6. The method for verifying the value of live aquaculture animals under agricultural insurance according to claim 5, characterized in that, The step of generating the motion trajectory of aquatic animals by cross-frame association of bounding box information using a multi-target tracking algorithm includes: Obtain the bounding box information of the current frame of the live aquatic organism, and match the bounding box information of the current frame with the location information and appearance features of the tracking target established based on historical frames; The bounding box of the current frame that is successfully matched is updated to the corresponding tracking target, and the motion trajectory of the live aquatic organism is generated based on the association result.

7. The method for verifying the value of live aquaculture animals under agricultural insurance according to claim 6, characterized in that, The process of generating a verification report containing information on the number and species of live aquatic organisms based on individual detection and species identification results includes: Based on the statistical results of the number of live aquatic organisms and the identified types of live aquatic organisms, the total number of live aquatic organisms in the aquaculture area and the number of each category are determined.
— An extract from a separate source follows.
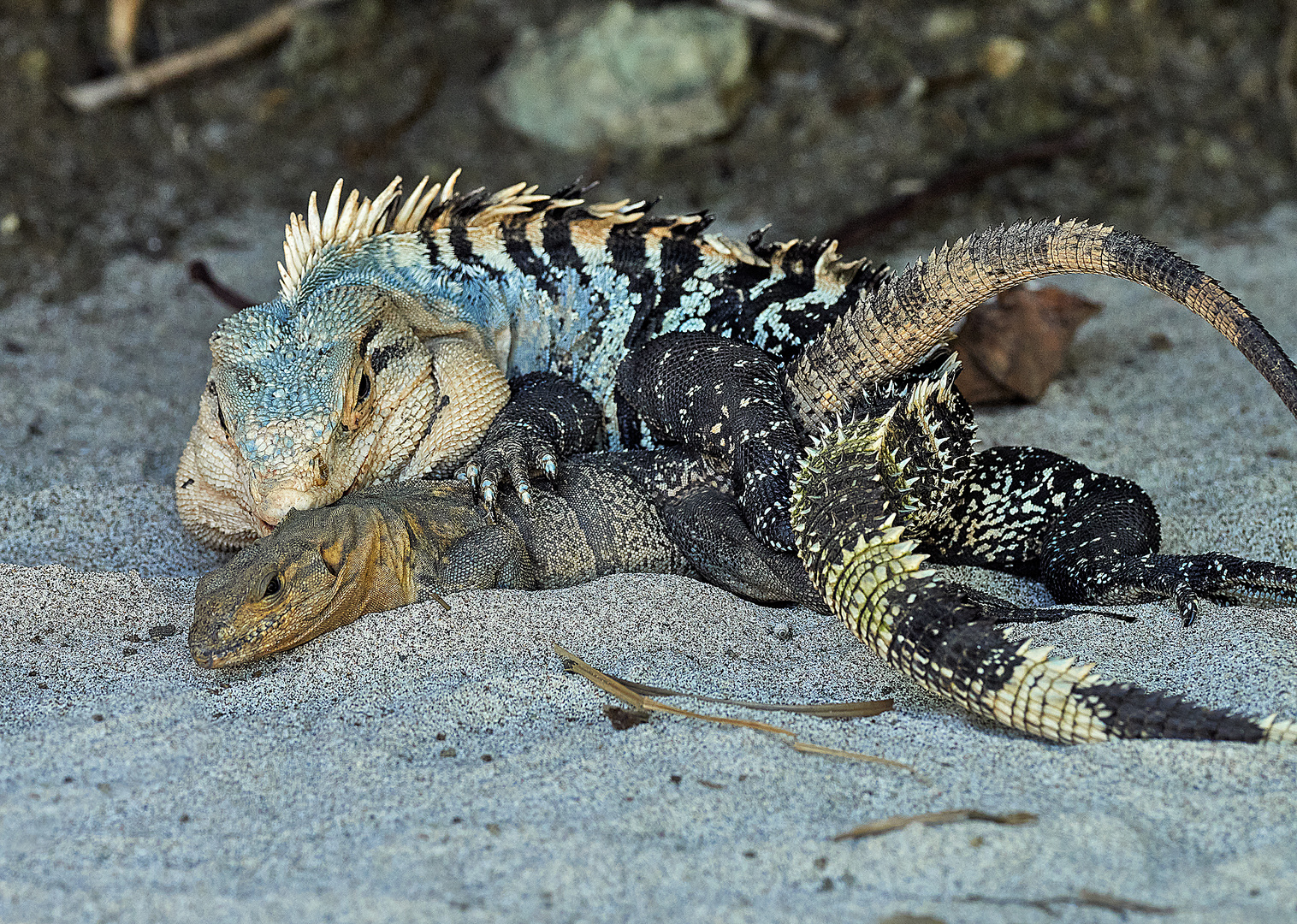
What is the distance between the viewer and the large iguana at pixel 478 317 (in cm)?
438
Based on the preset report template, a verification report is generated that includes the total number of live aquatic organisms and the number of each category in the aquaculture area.

8. A device for verifying the ownership of live aquaculture products under agricultural insurance, characterized in that, Includes the following steps: The acquisition module is used to acquire a biomimetic underwater robot for live aquaculture organisms and deploy the biomimetic underwater robot in the aquaculture waters of the live aquaculture organisms. The fusion module is used to simultaneously collect visual and acoustic detection data of live aquatic animals using a biomimetic underwater robot, and then fuse the collected visual and acoustic detection data. The extraction module is used to acquire a pre-trained deep learning model, input the fused visual data and acoustic detection data into the pre-trained deep learning model for feature extraction, and perform individual detection and species identification on the aquaculture live organisms based on the extracted features. The generation module is used to generate a verification report containing information on the number and species of the live aquatic organisms based on the results of individual detection and species identification.

9. A computer device comprising a memory, a processor, and a computer program stored in the memory and executable on the processor, characterized in that, When the processor executes the computer program, it implements the steps of the method for verifying the target of agricultural insurance aquaculture live animals as described in any one of claims 1 to 7.

10. A computer-readable storage medium storing a computer program, characterized in that, When the computer program is executed by the processor, it implements the steps of the method for verifying the target of agricultural insurance aquaculture live animals as described in any one of claims 1 to 7.